В людях - страница 8
– Молчать! – взвизгнул дед.
Здесь все в порядке, все по-старому.
В углу на сундуке, в бельевой корзинке, проснулся Коля и смотрел оттуда; синие полоски глаз едва видны из-под век. Он стал еще более серым, вялым, тающим; он не узнал меня, отвернулся молча и закрыл глаза.
На улице меня ждали печальные вести: Вяхирь – помер, его на Страстной неделе «ветряк задушил»; Хаби – ушел жить в город, у Язя отнялись ноги, он не гулял. Сообщив мне все это, черноглазый Кострома сердито сказал:
– Уж очень скоро мрут мальчишки!
– Да ведь помер только Вяхирь?
– Все равно: кто ушел с улицы, тоже будто помер. Только подружишься, привыкнешь, а товарища либо в работу отдадут, либо умрет. Тут на вашем дворе, у Чеснокова, новые живут – Евсеенки; парнишка – Нюшка, ничего, ловкий! Две сестры у него; одна еще маленькая, а другая хромая, с костылем ходит, красивая.
Подумав, он добавил:
– Мы, брат, с Чуркой влюбились в нее, все ссоримся!
– С ней?
– Зачем? Промежду себя. С ней – редко!
Я, конечно, знал, что большие парни и даже мужики влюбляются, знал и грубый смысл этого.
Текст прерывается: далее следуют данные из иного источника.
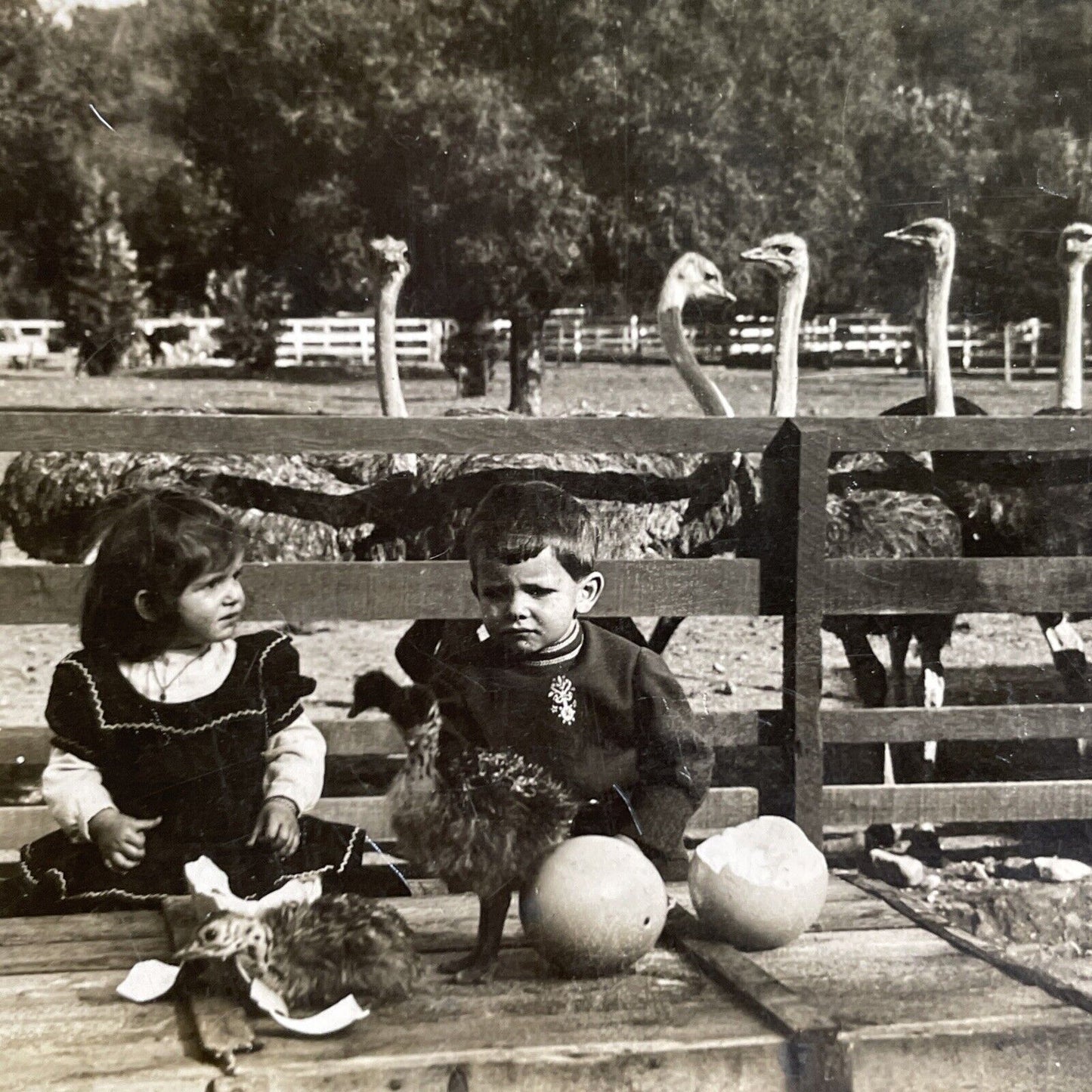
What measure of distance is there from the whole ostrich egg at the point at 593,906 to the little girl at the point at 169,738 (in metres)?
0.53

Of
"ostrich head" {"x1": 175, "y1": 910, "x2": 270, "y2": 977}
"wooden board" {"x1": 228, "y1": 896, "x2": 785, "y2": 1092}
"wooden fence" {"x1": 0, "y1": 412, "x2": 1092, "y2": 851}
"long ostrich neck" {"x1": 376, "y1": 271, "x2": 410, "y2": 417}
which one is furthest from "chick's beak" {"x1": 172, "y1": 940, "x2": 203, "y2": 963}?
"long ostrich neck" {"x1": 376, "y1": 271, "x2": 410, "y2": 417}

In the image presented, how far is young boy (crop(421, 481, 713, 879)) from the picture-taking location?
2.70 metres

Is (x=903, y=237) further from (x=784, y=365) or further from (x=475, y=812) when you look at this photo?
(x=475, y=812)

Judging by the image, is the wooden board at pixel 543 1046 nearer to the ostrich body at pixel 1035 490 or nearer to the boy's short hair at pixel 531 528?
the boy's short hair at pixel 531 528

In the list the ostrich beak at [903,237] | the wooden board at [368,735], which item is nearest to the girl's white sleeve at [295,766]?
the wooden board at [368,735]

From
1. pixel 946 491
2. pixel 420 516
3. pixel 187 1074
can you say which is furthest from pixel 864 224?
pixel 187 1074

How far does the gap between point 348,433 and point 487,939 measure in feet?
3.40

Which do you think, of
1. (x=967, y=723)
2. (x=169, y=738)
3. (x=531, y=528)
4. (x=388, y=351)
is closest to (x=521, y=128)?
(x=388, y=351)

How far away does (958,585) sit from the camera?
3.30m

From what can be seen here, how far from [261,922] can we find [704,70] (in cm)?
191

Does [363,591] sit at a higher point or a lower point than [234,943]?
higher

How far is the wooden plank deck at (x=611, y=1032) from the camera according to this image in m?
2.22

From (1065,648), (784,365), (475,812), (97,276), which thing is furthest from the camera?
(1065,648)

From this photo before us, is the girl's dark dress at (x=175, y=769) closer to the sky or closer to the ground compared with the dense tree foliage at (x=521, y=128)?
closer to the ground
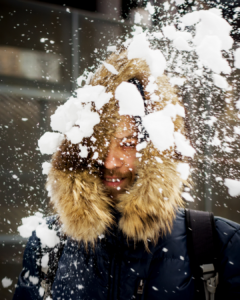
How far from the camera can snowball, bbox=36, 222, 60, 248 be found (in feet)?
3.04

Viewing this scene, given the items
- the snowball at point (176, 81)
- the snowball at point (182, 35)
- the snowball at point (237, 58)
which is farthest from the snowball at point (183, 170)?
the snowball at point (237, 58)

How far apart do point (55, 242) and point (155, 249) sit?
1.50 feet

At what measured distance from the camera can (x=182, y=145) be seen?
0.84 metres

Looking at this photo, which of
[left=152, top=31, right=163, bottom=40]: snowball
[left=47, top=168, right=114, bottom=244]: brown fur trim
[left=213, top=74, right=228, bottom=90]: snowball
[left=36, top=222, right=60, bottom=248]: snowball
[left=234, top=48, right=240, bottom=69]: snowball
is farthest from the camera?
[left=213, top=74, right=228, bottom=90]: snowball

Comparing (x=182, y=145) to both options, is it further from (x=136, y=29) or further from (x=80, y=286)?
(x=136, y=29)

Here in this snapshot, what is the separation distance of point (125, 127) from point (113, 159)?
0.51 ft

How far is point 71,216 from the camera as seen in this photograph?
85 cm

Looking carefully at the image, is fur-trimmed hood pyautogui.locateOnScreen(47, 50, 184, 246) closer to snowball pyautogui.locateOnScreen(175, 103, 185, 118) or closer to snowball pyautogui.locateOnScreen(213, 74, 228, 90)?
snowball pyautogui.locateOnScreen(175, 103, 185, 118)

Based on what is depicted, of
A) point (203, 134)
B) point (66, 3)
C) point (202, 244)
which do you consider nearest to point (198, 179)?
point (203, 134)

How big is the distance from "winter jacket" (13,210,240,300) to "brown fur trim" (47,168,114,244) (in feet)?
0.18

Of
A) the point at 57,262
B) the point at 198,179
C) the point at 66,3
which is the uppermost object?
the point at 66,3

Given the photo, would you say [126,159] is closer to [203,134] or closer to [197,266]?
[197,266]

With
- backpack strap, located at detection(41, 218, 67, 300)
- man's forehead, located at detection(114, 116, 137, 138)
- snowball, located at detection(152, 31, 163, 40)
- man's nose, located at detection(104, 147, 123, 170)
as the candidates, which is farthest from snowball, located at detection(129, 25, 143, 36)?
backpack strap, located at detection(41, 218, 67, 300)

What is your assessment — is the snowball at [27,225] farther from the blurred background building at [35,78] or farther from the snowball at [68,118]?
the snowball at [68,118]
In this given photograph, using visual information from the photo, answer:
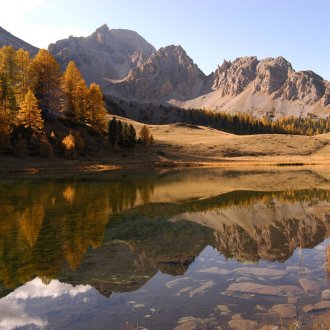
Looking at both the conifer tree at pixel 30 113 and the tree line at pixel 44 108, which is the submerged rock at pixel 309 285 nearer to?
the tree line at pixel 44 108

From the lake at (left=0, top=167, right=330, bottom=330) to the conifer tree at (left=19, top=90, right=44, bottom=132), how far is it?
51.9 metres

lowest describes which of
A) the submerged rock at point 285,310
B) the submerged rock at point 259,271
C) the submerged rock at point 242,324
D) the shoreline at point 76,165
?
the shoreline at point 76,165

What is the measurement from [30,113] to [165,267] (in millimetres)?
71248

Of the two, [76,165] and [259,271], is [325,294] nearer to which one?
[259,271]

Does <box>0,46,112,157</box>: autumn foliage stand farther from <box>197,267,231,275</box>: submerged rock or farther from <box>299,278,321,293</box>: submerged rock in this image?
<box>299,278,321,293</box>: submerged rock

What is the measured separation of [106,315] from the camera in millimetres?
10562

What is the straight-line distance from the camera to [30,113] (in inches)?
3078

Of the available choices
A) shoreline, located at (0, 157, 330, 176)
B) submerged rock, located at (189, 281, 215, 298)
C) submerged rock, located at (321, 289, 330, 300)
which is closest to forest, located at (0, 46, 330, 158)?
shoreline, located at (0, 157, 330, 176)

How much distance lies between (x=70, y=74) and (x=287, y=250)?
3494 inches

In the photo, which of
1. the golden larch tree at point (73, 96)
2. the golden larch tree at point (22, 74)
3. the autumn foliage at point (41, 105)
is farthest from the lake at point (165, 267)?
the golden larch tree at point (73, 96)

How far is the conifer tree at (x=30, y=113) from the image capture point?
7718cm

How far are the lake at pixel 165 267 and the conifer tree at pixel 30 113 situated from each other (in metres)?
51.9

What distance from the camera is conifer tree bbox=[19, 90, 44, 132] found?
77.2m

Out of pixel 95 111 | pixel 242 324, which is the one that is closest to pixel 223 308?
pixel 242 324
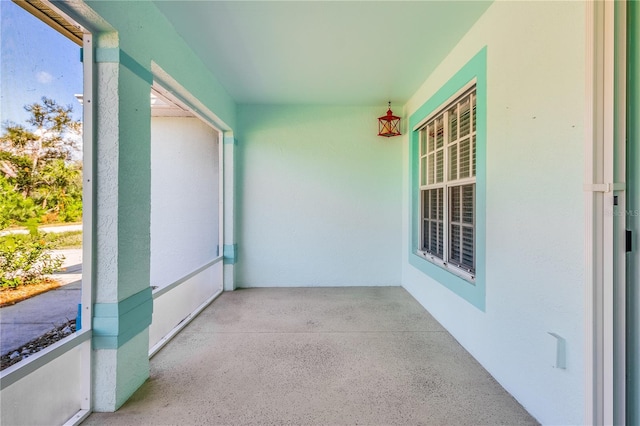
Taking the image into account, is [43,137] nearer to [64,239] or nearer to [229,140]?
[64,239]

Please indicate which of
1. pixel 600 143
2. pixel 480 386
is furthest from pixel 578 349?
pixel 600 143

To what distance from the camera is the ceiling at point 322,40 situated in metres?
2.23

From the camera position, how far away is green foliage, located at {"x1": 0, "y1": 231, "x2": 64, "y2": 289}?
1.36 m

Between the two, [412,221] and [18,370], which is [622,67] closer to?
[412,221]

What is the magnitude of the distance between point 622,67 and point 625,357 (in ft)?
4.52

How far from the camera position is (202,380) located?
211 cm

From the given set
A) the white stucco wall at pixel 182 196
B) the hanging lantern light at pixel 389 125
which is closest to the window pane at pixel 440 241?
the hanging lantern light at pixel 389 125

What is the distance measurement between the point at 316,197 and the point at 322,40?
230cm

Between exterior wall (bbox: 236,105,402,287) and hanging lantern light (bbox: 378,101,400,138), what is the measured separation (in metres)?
0.12

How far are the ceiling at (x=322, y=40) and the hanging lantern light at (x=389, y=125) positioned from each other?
1.32ft

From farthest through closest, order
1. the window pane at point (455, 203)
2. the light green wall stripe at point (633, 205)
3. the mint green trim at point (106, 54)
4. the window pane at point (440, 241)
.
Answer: the window pane at point (440, 241) → the window pane at point (455, 203) → the mint green trim at point (106, 54) → the light green wall stripe at point (633, 205)

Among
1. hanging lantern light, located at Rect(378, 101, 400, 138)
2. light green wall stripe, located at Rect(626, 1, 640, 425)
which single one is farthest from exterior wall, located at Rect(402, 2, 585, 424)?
hanging lantern light, located at Rect(378, 101, 400, 138)

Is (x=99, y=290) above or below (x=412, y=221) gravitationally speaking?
below

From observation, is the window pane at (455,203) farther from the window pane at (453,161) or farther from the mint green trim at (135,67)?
the mint green trim at (135,67)
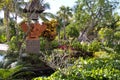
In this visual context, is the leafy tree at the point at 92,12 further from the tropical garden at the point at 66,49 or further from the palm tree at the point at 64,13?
the palm tree at the point at 64,13

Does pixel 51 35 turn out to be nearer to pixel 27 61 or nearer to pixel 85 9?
pixel 27 61

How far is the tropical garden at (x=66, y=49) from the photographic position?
25.7ft

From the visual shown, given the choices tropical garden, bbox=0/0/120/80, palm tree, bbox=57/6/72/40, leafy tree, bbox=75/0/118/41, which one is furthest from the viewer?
palm tree, bbox=57/6/72/40

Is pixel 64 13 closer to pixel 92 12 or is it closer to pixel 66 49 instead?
pixel 92 12

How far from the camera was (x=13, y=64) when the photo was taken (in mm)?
12398

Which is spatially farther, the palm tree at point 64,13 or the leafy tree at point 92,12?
the palm tree at point 64,13

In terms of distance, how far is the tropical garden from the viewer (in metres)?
7.84

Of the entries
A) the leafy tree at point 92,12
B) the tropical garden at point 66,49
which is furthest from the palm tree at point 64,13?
the leafy tree at point 92,12

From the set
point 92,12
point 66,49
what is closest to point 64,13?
point 92,12

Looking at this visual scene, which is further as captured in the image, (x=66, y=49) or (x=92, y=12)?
(x=92, y=12)

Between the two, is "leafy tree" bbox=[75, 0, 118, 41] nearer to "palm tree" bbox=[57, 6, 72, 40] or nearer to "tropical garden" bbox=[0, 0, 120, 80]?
"tropical garden" bbox=[0, 0, 120, 80]

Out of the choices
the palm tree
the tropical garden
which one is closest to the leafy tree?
the tropical garden

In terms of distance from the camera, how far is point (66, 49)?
50.0ft

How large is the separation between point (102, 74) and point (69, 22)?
35.4m
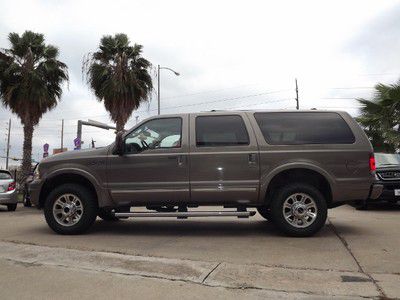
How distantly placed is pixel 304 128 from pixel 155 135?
95.3 inches

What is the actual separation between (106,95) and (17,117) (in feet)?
14.5

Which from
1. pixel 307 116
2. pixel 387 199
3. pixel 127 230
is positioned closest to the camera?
pixel 307 116

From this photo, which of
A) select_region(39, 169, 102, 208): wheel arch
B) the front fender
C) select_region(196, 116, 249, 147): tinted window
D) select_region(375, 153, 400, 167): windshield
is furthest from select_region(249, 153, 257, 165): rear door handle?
select_region(375, 153, 400, 167): windshield

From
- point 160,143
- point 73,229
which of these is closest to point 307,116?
point 160,143

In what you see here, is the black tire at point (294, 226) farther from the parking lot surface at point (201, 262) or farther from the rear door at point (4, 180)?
the rear door at point (4, 180)

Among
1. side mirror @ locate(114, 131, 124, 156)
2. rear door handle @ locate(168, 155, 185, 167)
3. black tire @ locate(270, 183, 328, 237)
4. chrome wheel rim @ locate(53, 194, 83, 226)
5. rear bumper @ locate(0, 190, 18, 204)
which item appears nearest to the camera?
black tire @ locate(270, 183, 328, 237)

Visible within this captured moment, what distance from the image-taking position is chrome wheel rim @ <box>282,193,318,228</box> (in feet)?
24.6

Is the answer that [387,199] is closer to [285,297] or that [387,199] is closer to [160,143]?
[160,143]

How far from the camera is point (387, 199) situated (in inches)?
451

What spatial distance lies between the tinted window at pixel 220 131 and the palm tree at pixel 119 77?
16713 millimetres

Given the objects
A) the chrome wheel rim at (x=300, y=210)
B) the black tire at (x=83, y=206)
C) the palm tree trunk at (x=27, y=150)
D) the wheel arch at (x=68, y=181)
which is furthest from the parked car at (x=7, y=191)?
the chrome wheel rim at (x=300, y=210)

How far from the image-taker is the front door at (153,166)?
768cm

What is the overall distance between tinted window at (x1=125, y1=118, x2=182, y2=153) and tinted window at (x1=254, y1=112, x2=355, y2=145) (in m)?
1.35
Мне стало неприятно, жалко Кострому, неловко смотреть на его угловатое тело, в черные сердитые глаза.
Хромую девушку я увидал вечером, в тот же день. Сходя с крыльца на двор, она уронила костыль и беспомощно остановилась на ступенях, вцепившись в струну перил прозрачными руками, тонкая, слабенькая. Я хотел поднять костыль, но забинтованные руки действовали плохо, я долго возился и досадовал, а она, стоя выше меня, тихонько смеялась:
– Что это с руками у тебя?
– Сварил.
– А вот я – хромаю. Ты с этого двора? Долго в больнице лежал? А я лежала там до-олго!
Вздохнув, она прибавила:
– Очень долго!
На ней было белое платье с голубыми подковками, старенькое, но чистое, гладко причесанные волосы лежали на груди толстой, короткой косой. Глаза у нее – большие, серьезные, в их спокойной глубине горел голубой огонек, освещая худенькое, остроносое лицо. Она приятно улыбалась, но – не понравилась мне. Вся ее болезненная фигура как будто говорила:
«Не трогайте меня, пожалуйста!»
Как могли товарищи влюбиться в нее?
– Я – давно хвораю, – рассказывала она охотно и словно хвастаясь. – Меня соседка заколдовала, поругалась с мамой и заколдовала меня, назло ей… В больнице страшно?
– Да…
С нею было неловко, я ушел в комнату.
Около полуночи бабушка ласково разбудила меня.
– Пойдем, что ли? Потрудишься людям – руки-то скорее заживут…
Взяла меня за руку и повела во тьме, как слепого. Ночь была черная, сырая, непрерывно дул ветер, точно река быстро текла, холодный песок хватал за ноги. Бабушка осторожно подходила к темным окнам мещанских домишек, перекрестясь трижды, оставляла на подоконниках по пятаку и по три кренделя, снова крестилась, глядя в небо без звезд, и шептала:
– Пресвятая царица небесная, помоги людям! Все – грешники пред тобою, матушка!
Чем дальше уходили мы от дома, тем глуше и мертвее становилось вокруг. Ночное небо, бездонно углубленное тьмой, словно навсегда спрятало месяц и звезды. Выкатилась откуда-то собака, остановилась против нас и зарычала, во тьме блестят ее глаза; я трусливо прижался к бабушке.
– Ничего, – сказала она, – это просто собака, бесу – не время, ему поздно, петухи-то ведь уже пропели:
Подманила собаку, погладила ее и советует:
– Ты смотри, собачонка, не пугай мово внучонка!
Собака потерлась о мои ноги, и дальше пошли втроем. Двенадцать раз подходила бабушка под окна, оставляя на подоконниках «тихую милостыню»; начало светать, из тьмы вырастали серые дома, поднималась белая, как сахар, колокольня Напольной церкви; кирпичная ограда кладбища поредела, точно худая рогожа.